You couldn’t make it up. Hitzler is back. The Association of Chief Police Officers (ACPO) sent its technology guru to a German firm that measures treads on passing tyres. It makes a clever device that costs €50,000, looks like a manhole cover and ACPO obviously sees it as a revenue earner, like speed cameras. Trevor Hall, its consultant on enforcement technology has been to ProContour, which makes the thing and according to its marketing director was quite excited by what he saw. Marketing director of ProContour? Florian Hitzler.
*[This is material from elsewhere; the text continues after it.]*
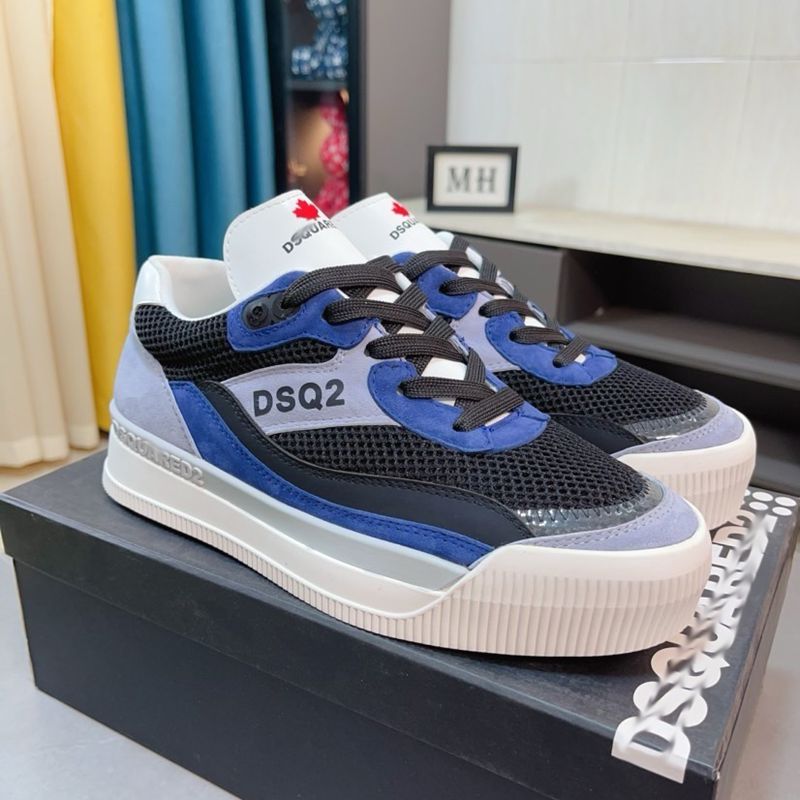 DSQ2 NEW 2026  Men's Sneakers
Just imagine ACPO’s excitement. Hall ran the Essex Speed Camera Partnership and also advises the Home Office, according to Auto Express. ACPO told it the scanner would not be used to put points on driving licences. “It would be used as a screening tool, with a checkpoint beyond.”
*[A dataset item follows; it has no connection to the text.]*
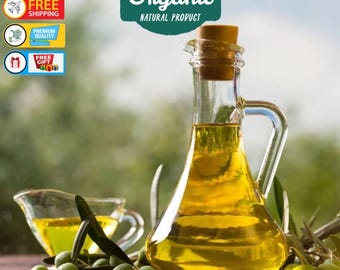 Organic Extra Virgin Olive Oil: Gourmet Mediterranean Taste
ProContour describes its apparatus:ProContour H3-D measures tyre condition – for greater tyre safety in road traffic.
Even in times of chip tuning and electronic brake management, technological progress in tyre monitoring seems to have completely bypassed the vehicle or, in other words, it has not progressed beyond calliper gauges and stationary, optical measuring procedures on tyre test rigs.
ProContour H3-D now offers public authorities, industry, car dealerships a multi-functional and automated measuring system with various system types that measures tyre tread depth, tyre type and, in future, also wear patterns in flowing traffic.
The monitoring and traffic safety system designed for flexible use is based on the principle of laser triangulation. High-speed cameras use tread sensors embedded in the road to record and measure 3-D tyre tread depths in a matter of milliseconds.
To be able to measure tyres at high speeds (up to 120 km/h), the system can also process large data volumes: up to 35,000 images per second or six terabytes per minute...
Schematic passover situation of a 5 axle articulated lorry on company premises: the ProContour H3-D facto even measures of the tyre conditions of several heavy goods vehicles passing over one after the other.
The measurement data is transferred via a data link to the PC station located in an office building on the same premises.
Nothing sinister there. A thoroughly useful piece of equipment. Just don’t let the plods get their hands on it. Still, it’s a pity about the marketing manager.